No había nada que contestar á una decisión manifestada tan enérgicamente, y como si la casualidad quisiera concluir de hecho aquella conferencia que había concluído de derecho por sí misma, vióse venir á lo lejos á D. Juan Puig, que bajaba por la calle con dirección á la fábrica.
—Ya vuelve—dijo Bernarda dando la señal de alarma.
—Ramiro, cada cual á su puesto. Ustedes, señoras, se quedan aquí: nosotros al escritorio; aquí no ha pasado nada.
Eso dijo Benito con rapidez, y sin hablar más palabra salieron los dos hombres del gabinete.
***
Cuando Puig entró en el escritorio estaba todo el mundo en su sitio como si efectivamente no hubiera pasado nada.

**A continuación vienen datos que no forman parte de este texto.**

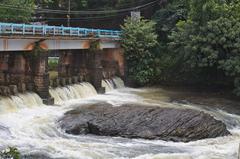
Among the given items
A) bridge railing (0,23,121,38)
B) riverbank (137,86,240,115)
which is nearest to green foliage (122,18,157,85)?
bridge railing (0,23,121,38)

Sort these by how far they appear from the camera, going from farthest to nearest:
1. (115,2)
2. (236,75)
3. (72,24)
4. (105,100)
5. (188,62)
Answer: (72,24) < (115,2) < (188,62) < (236,75) < (105,100)

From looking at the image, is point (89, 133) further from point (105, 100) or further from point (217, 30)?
point (217, 30)

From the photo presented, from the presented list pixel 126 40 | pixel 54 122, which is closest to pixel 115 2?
pixel 126 40

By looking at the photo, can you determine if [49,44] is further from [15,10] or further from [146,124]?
[146,124]

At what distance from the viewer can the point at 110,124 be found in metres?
23.7

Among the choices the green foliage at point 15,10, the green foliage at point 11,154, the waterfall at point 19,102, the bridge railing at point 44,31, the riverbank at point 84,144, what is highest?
the green foliage at point 15,10

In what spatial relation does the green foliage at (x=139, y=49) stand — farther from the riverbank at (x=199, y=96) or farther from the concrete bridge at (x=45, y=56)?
the riverbank at (x=199, y=96)

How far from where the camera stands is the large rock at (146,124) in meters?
22.9

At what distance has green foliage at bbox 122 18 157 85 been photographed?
4212cm

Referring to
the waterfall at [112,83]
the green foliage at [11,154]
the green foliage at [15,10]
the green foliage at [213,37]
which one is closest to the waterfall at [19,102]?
the waterfall at [112,83]

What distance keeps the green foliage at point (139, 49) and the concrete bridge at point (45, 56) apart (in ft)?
2.77

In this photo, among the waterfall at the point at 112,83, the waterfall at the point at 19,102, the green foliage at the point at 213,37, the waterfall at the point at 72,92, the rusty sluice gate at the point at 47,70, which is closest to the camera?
the waterfall at the point at 19,102

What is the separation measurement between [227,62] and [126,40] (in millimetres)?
11424

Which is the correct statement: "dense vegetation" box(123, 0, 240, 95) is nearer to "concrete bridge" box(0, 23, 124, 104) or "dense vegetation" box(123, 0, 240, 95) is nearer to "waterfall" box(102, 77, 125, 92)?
"waterfall" box(102, 77, 125, 92)
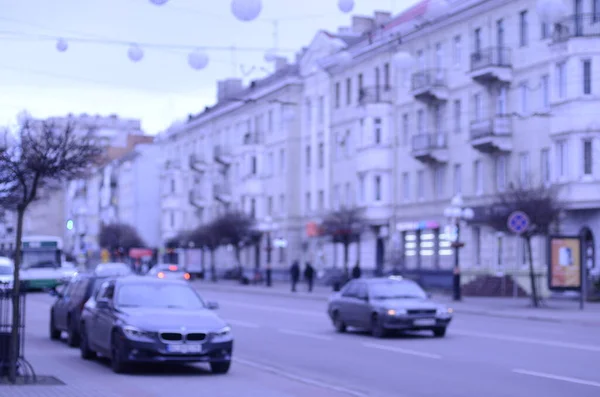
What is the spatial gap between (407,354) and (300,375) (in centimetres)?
417

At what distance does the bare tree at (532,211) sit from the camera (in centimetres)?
4016

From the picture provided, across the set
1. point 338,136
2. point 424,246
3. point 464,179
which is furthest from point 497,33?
point 338,136

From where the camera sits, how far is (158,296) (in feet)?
59.6

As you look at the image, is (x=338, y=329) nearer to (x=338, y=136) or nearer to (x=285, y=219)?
(x=338, y=136)

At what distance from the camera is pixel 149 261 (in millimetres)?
105688

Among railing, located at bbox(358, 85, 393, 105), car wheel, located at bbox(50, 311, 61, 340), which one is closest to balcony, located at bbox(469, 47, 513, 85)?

Volvía el principal un poco más pálido que de costumbre, pero tranquilo y sereno al parecer: atravesó el escritorio, pieza grande y algo destartalada, y sin detenerse en el sitio que acostumbraba en el testero de la mesa donde escribía Ramiro, abrió la mampara que daba á su despachito particular y entró en él, más pensativo que de costumbre. D. Benito y Ramiro le observaban con el rabillo del ojo, fingiendo estar ocupadísimos. La mampara quedó abierta y pudieron ver que Puig dejaba en un rincón su bastón y su sombrero y se ponía á escribir sobre su mesa con verdadero encarnizamiento.
Rispall, el furibundo demagogo, penetró en el escritorio, y con el énfasis peculiar de su oratoria, dijo á D. Benito, casi á gritos:
—El corresponsal de Olot ha venido ya dos veces para decir que se remitan hoy mismo los veinte fardos que ha pedido.